WHAT TO PRODUCE: Nothing but the pictures may be dropped; the rest of the listing is to be written out exactly.
---------- RAW DATA
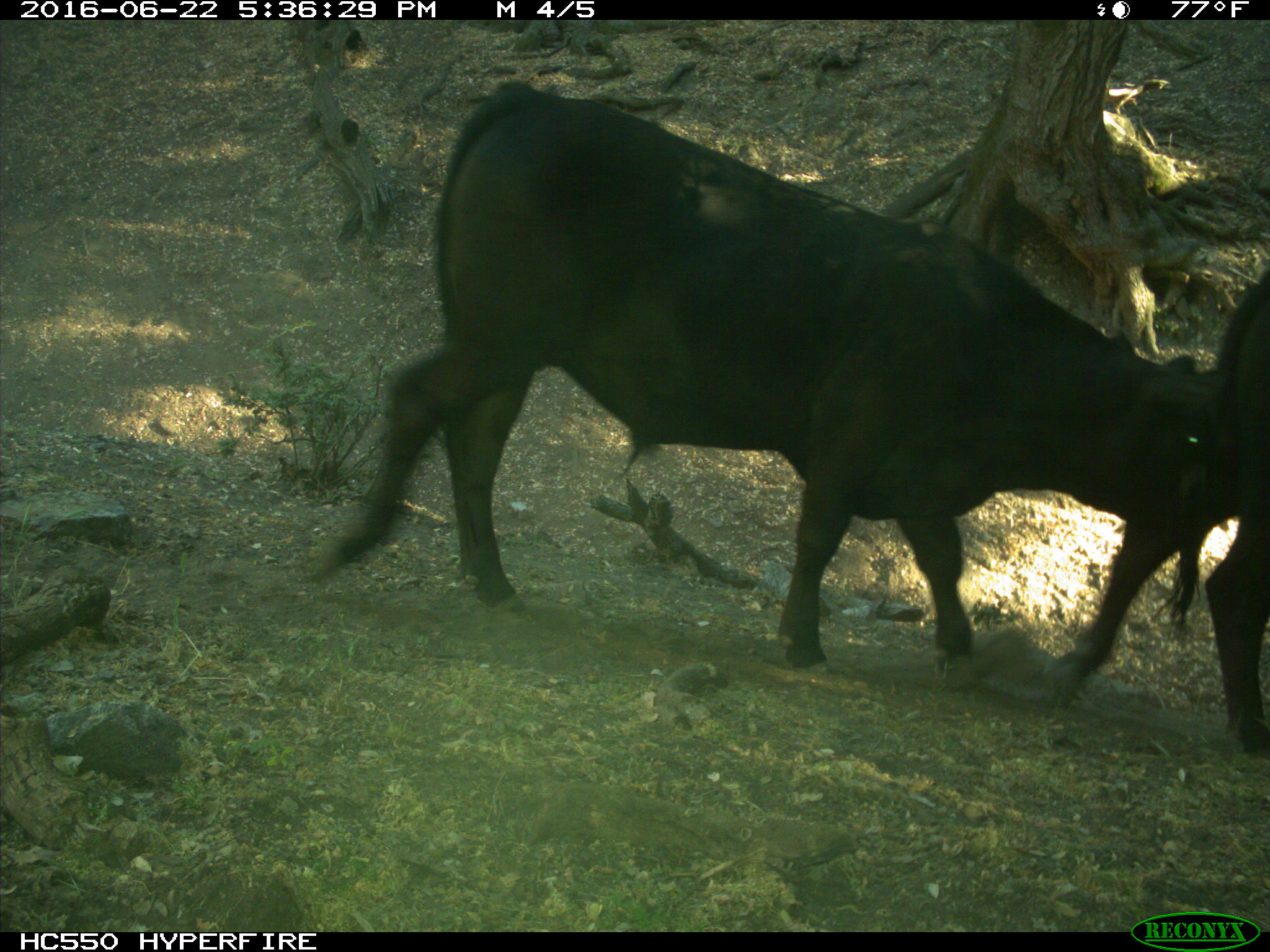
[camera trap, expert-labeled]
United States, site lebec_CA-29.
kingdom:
--------------------
EXERCISE RESULT:
[camera trap, expert-labeled]
United States, site lebec_CA-29.
kingdom:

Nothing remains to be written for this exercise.